| What the exercise asks |
Set down every record below exactly as it stands.
════════════════════
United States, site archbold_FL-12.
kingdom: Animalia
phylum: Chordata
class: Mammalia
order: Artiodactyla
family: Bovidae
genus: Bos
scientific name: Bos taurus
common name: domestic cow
════════════════════
| Solution to this exercise |
United States, site archbold_FL-12.
kingdom: Animalia
phylum: Chordata
class: Mammalia
order: Artiodactyla
family: Bovidae
genus: Bos
scientific name: Bos taurus
common name: domestic cow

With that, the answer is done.